The winners of our Florida lawn mower showdown
While people across the northern part of the nation were coping with multiple snow storms, Consumer Reports mower test team was down in Fort Myers, Florida, for six weeks of testing walk-behind mowers, lawn tractors, and other mowing gear. The results of our tests of 120 mowers just posted and over the coming days and weeks we’ll be reporting on the highlights from our tests including new mower features that make it easier to cut the grass.
In our mower tests, we gauge cutting evenness in three mowing modes, how broadly machines disperse clippings they discharge, how completely they fill their bags, and many other factors related to the cutting itself. Moreover, we judge machines for how smoothly they handle, how intelligently the controls are situated, and how easy it is to switch cutting modes.
If the arrival of spring is making you yearn for a new mower, you may want to see how the new models you’ll find in the stores performed in our tough mowing tests. We’ve added 32 new walk-behind mowers and 12 riders to our mower Ratings. Here’s a sampling of what our testers found in Florida.

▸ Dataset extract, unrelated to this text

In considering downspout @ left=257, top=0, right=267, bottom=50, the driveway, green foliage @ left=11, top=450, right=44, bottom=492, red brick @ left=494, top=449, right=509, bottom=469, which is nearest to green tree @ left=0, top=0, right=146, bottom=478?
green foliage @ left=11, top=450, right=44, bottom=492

• How the $500 Honda HRR216K9VLA, which includes a new self-charging electric-start system actually cuts grass;
• Some welcome results from tests of Ariens’ walk-behind mowers, newly designed for this season, which feature premium engines, deep decks, single-lever wheel-height adjustment, and other notable features;
• The industry’s first walk-behind mower with all-wheel drive, the Husqvarna HU800AWD, $500, and what this feature did for maneuverability;
• Why several of the latest models we tested have a surprisingly similar look; and
• An exception to our advice that a premium engine is invariably better.
Tractors and riders
• Our mixed review of the $3,000 Raven MPV-710, a hybrid lawn tractor with a 17-mph ground speed for when you’re not mowing&mdashand a built-in 7,100-watt generator that’s as portable as it gets;
• Some stellar results from new zero-turn-radius riders from Troy-Bilt, which cost the same as or less than other comparably sized machines;
• Scores of three John Deere machines we first saw demonstrated last fall; and
• A closer look at two new rear-engine riders of the kind you might have seen in the film Forrest Gump. One of them is an upgraded version of the $1,000 Troy-Bilt model we first tested last year.